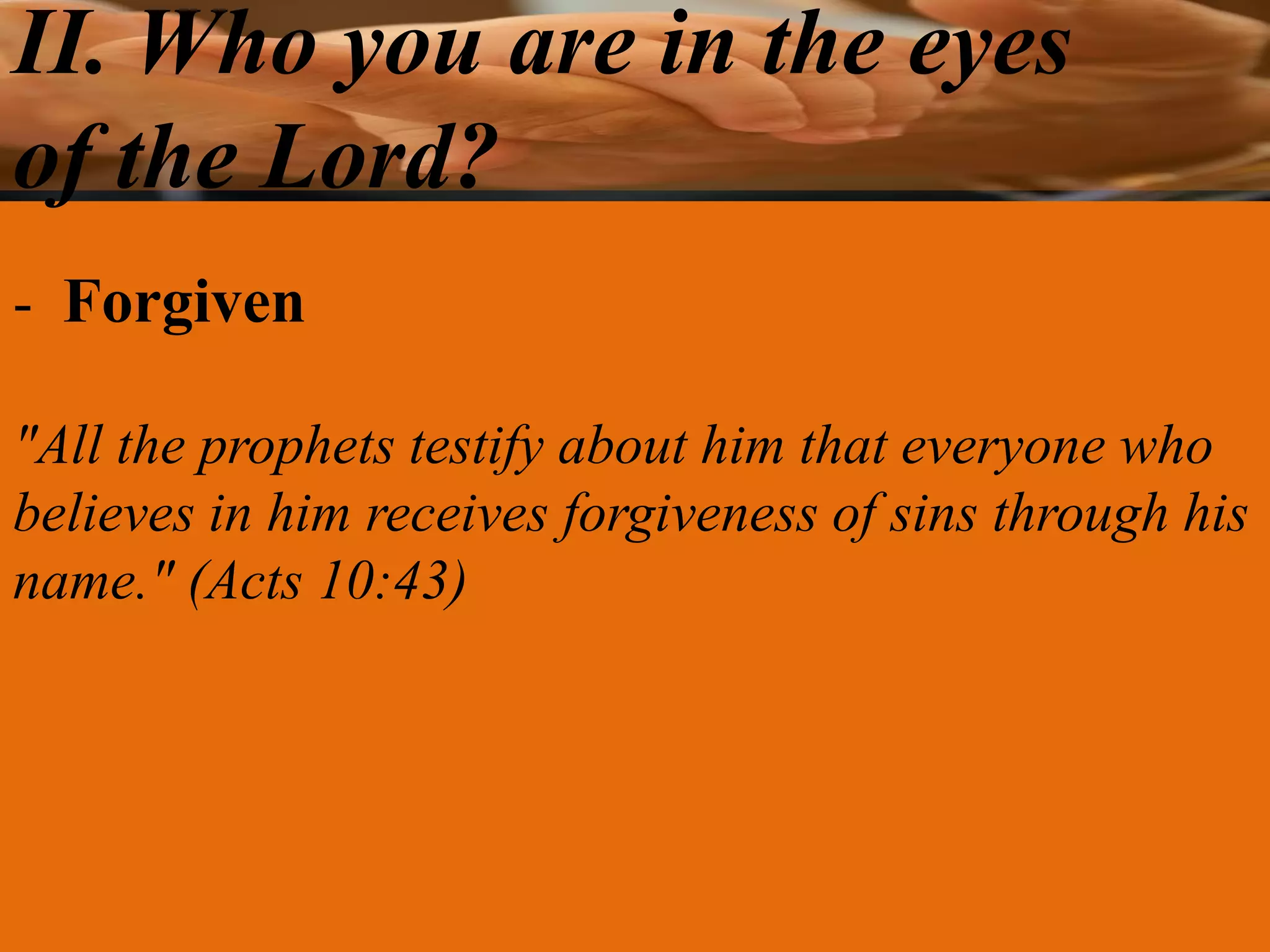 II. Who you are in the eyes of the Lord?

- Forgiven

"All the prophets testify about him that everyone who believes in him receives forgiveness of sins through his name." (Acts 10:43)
::::
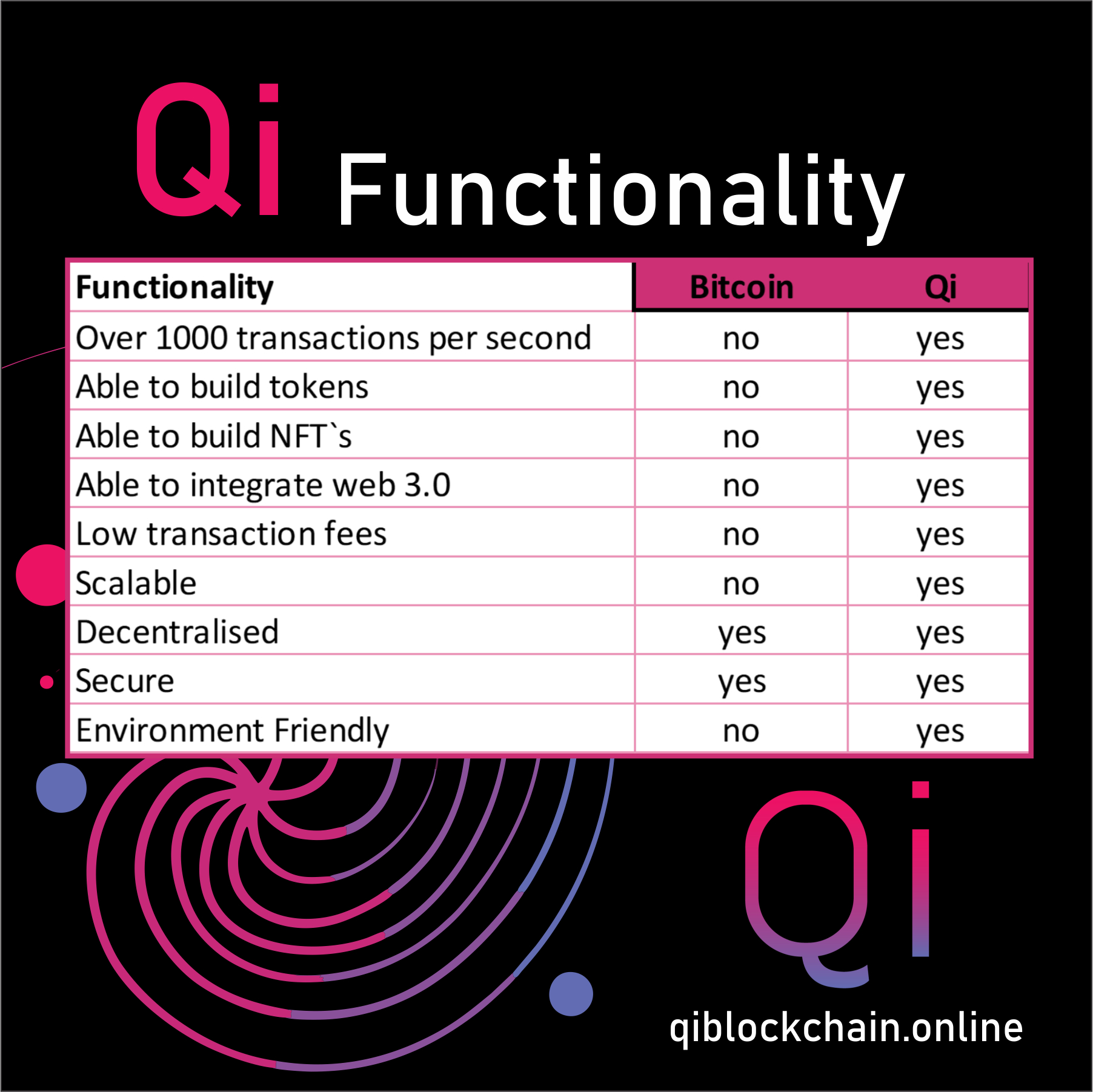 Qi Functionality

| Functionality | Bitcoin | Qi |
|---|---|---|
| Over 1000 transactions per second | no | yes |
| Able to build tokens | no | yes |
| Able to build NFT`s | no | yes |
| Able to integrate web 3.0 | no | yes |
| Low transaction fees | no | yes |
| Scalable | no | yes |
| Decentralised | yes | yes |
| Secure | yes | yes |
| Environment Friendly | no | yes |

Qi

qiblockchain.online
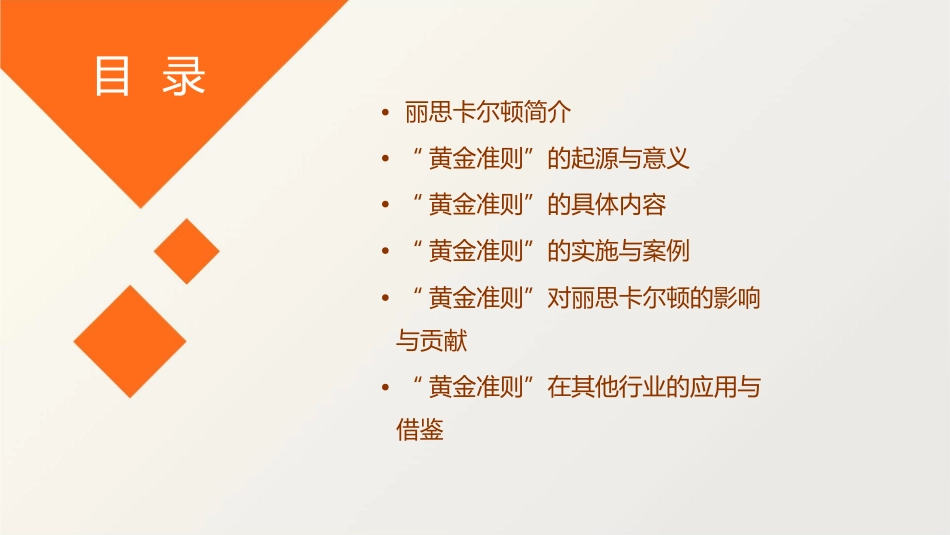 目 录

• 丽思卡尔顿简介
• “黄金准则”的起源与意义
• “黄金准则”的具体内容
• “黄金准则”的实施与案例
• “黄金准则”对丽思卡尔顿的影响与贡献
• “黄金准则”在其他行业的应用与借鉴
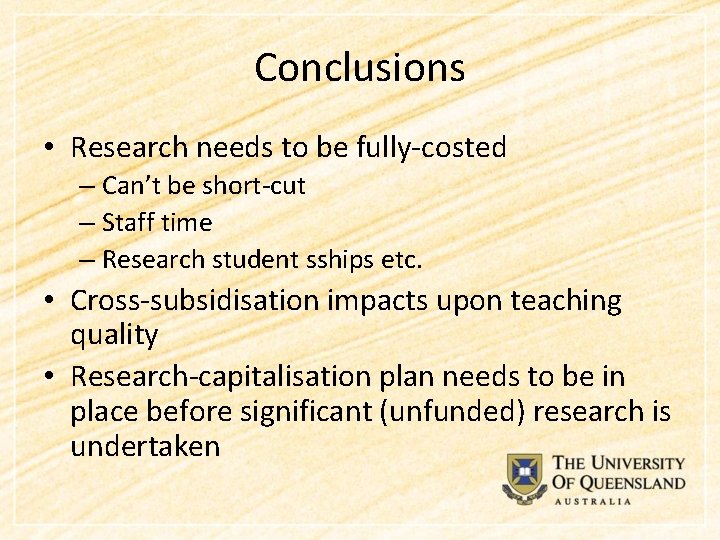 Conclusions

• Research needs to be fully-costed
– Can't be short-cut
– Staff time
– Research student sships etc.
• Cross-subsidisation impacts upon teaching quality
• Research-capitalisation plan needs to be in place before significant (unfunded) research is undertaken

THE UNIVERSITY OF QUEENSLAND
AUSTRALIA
::::
● **PROBLEM REQUIREMENTS**
The line holding "II. Who you are in the eyes of the Lord?" starts the copy and the line holding "the prophets testify" ends it. Repeat those two lines above and all between them exactly, leaving out pictures.

● **ANSWER FOR THIS EXERCISE**
 II. Who you are in the eyes of the Lord?

- Forgiven

"All the prophets testify about him that everyone who believes in him receives forgiveness of sins through his name." (Acts 10:43)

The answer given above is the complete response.